SKRMETTI ANNOUNCES PHASE 2 OF ‘OPERATION ROBOCALL ROUNDUP’
Nashville, TN – Today, Tennessee Attorney General Jonathan Skrmetti announced Phase 2 of Operation Robocall Roundup, expanding the crackdown on illegal robocalls to include four of the largest telecommunications companies in the country. Inteliquent, Bandwidth, Lumen, and Peerless have collectively facilitated an estimated 3.4 billion scam calls nationwide since 2020.
“These aren’t small players. They are some of the largest telecom companies that form the backbone of America’s phone network,” said Attorney General Jonathan Skrmetti. “Despite action by Attorneys General across the country, they continue to profit from routing these illegal calls into millions of American homes. We are intensifying enforcement against these bad actors to ensure stronger safeguards for consumers.”
The Problem at Scale
| Provider | Total Traceback
Notices (since 2019) |
Estimated Amazon/Apple
Imposter Robocalls (3-year period) |
Estimated
SSA/IRS Imposter Robocalls (3–4-year period) |
| Inteliquent | 9,712 | 450 million | 1.425 billion |
| Bandwidth | 3,060 | 162.7 million | 301 million |
| Peerless | 5,662 | 210.7 million | 585.3 million |
| Lumen | 7,265 | 261.5 million | 886.2 million |
The first column in the table reflects how many traceback notices each company has received since 2019. A traceback notice is an official alert from industry investigators indicating that a company transmitted a call tied to a suspected illegal robocall campaign. The next two columns estimate the major scam categories – such as fake Amazon, Apple, Social Security, or IRS calls – that moved through each company’s network. Together, the data shows both the specific types of scams these companies helped transmit and the staggering volume of robocalls flowing across their systems.

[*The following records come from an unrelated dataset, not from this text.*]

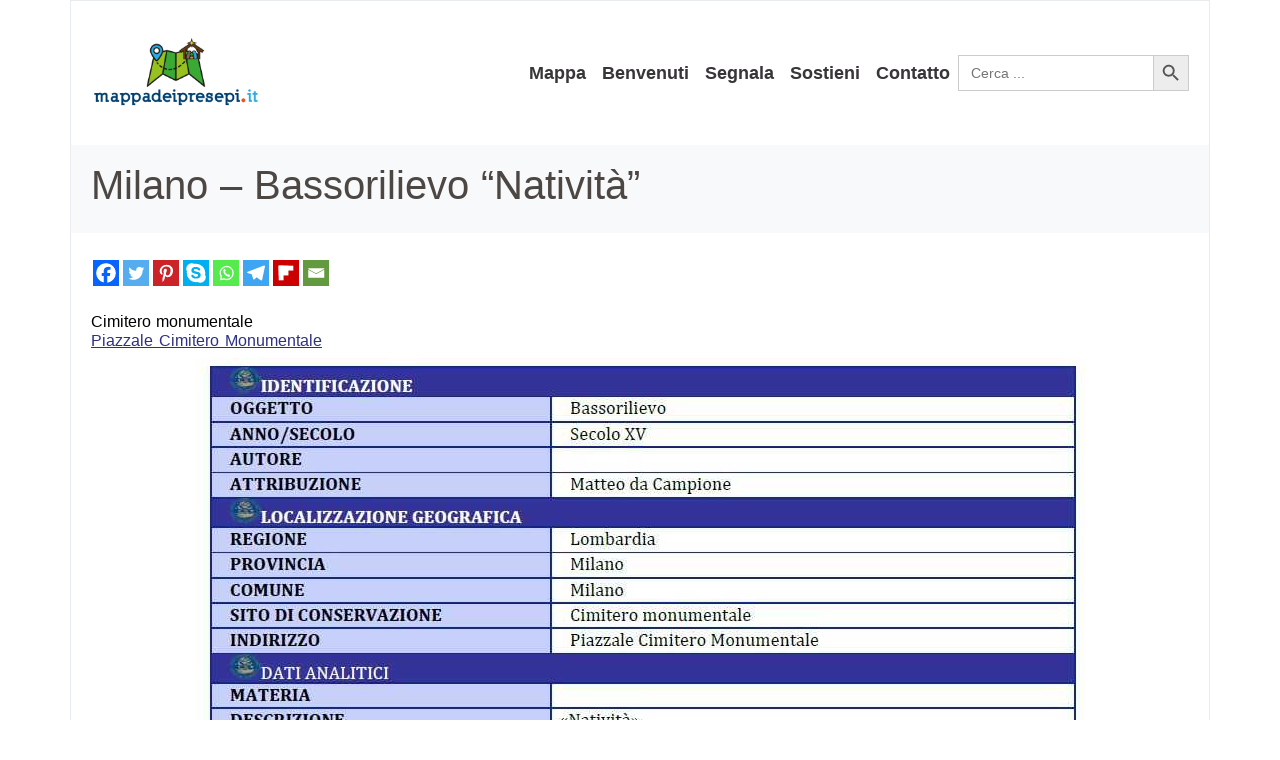

--- FILE ---
content_type: text/css
request_url: https://mappadeipresepi.it/wp-content/uploads/elementor/css/post-9031.css?ver=1769028358
body_size: 316
content:
.elementor-bc-flex-widget .elementor-9031 .elementor-element.elementor-element-73c7408.elementor-column:not(.raven-column-flex-vertical) .elementor-widget-wrap{align-items:center;}.elementor-9031 .elementor-element.elementor-element-73c7408.elementor-column.elementor-element[data-element_type="column"]:not(.raven-column-flex-vertical) > .elementor-widget-wrap.elementor-element-populated{align-content:center;align-items:center;}.elementor-9031 .elementor-element.elementor-element-73c7408.elementor-column.elementor-element[data-element_type="column"].raven-column-flex-vertical > .elementor-widget-wrap.elementor-element-populated{justify-content:center;}.elementor-9031 .elementor-element.elementor-element-73c7408 > .elementor-element-populated{border-style:none;text-align:center;}.elementor-9031 .elementor-element.elementor-element-c6b95a0{width:100%;max-width:100%;align-self:center;}.elementor-9031 .elementor-element.elementor-element-c6b95a0 > .elementor-widget-container{background-color:#EAE2DE;border-style:none;}.elementor-9031 .elementor-element.elementor-element-c6b95a0 .raven-site-logo img, .elementor-9031 .elementor-element.elementor-element-c6b95a0 .raven-site-logo svg{width:15%;max-width:15%;}.elementor-9031 .elementor-element.elementor-element-c6b95a0 .raven-site-logo{text-align:center;}.elementor-widget-text-editor{font-family:var( --e-global-typography-text-font-family ), Sans-serif;font-weight:var( --e-global-typography-text-font-weight );}.elementor-9031 .elementor-element.elementor-element-034b3c6{width:100%;max-width:100%;align-self:center;text-align:center;font-family:"Arial", Sans-serif;font-size:13px;line-height:21px;letter-spacing:0px;word-spacing:0px;color:#383638;}.elementor-9031 .elementor-element.elementor-element-034b3c6 > .elementor-widget-container{background-color:#EAE2DE;border-style:none;}@media(max-width:767px){.elementor-9031 .elementor-element.elementor-element-c6b95a0 .raven-site-logo img, .elementor-9031 .elementor-element.elementor-element-c6b95a0 .raven-site-logo svg{width:30%;max-width:33%;}}@media(min-width:768px){.elementor-9031 .elementor-element.elementor-element-73c7408{width:100%;}}/* Start JX Custom Fonts CSS *//* End JX Custom Fonts CSS */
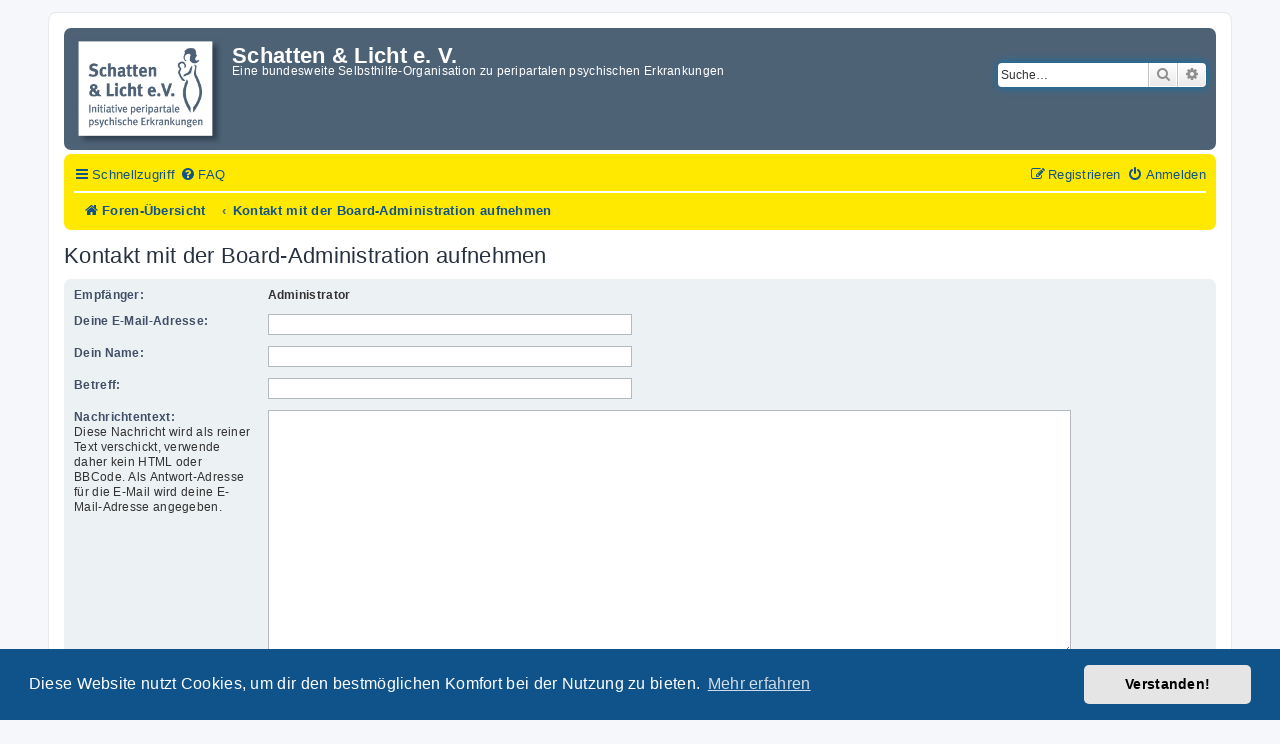

--- FILE ---
content_type: text/css
request_url: https://forum.schatten-und-licht.de/styles/prosilver/theme/de/stylesheet.css?assets_version=204
body_size: 643
content:
/* Online image */
.online {
	background-image: url("./icon_user_online.gif");
}
.navbar {
	background-color: #FFE900;
}
.navbar > .inner ul.linklist
{
	padding: 7px 0;
}
.navbar > .inner ul.linklist > li
{
	font-size: 13px !important;
	line-height: 1.5em !important;
}
.navbar > .inner #nav-main
{
	border-bottom: 1px solid #ffffff;
}

.inner #nav-footer
{
	font-size: 13px;
}

ul.forums {
	background-color: #FFE900;
	background-image: linear-gradient(to bottom, #FFE900 0%, #FFE900 100%);
}
a:hover {
	color: #ff6a00;
}
.logo {
    padding: 3px 10px 0px 3px!important;
}
.site_logo {
    background-image: url(./Schatten-und_Licht-Logo.png);
    background-repeat: no-repeat;
    display: flex;
    width: 150px;
    height: 109px;
    background-size: contain;
}
#logo {
    padding: 3px 10px 0px 3px;
}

As larger providers, these companies have a heightened responsibility to decline call traffic from known and repeat bad actors. Despite extensive industry notices and years of documented warnings, these four providers continue to route suspected illegal robocalls onto the network and into American homes.
Phase 1 Has Already Delivered Results
In August, as part of Phase 1, Attorney General Skrmetti and the Task Force sent warning letters to 37 smaller companies, producing immediate results:
- 13 companies were removed from the FCC’s Robocall Mitigation Database, cutting off their ability to route calls in the US.
- 19 companies stopped appearing in any traceback results, indicating they ceased routing suspected illegal robocalls.
- At least 4 providers terminated high-risk customer accounts identified as transmitting illegal traffic.
The Anti-Robocall Litigation Task Force, formed in 2022 by 51 Attorneys General, investigates and takes legal action against companies responsible for significant volumes of illegal and fraudulent robocall traffic routed into and across the United States.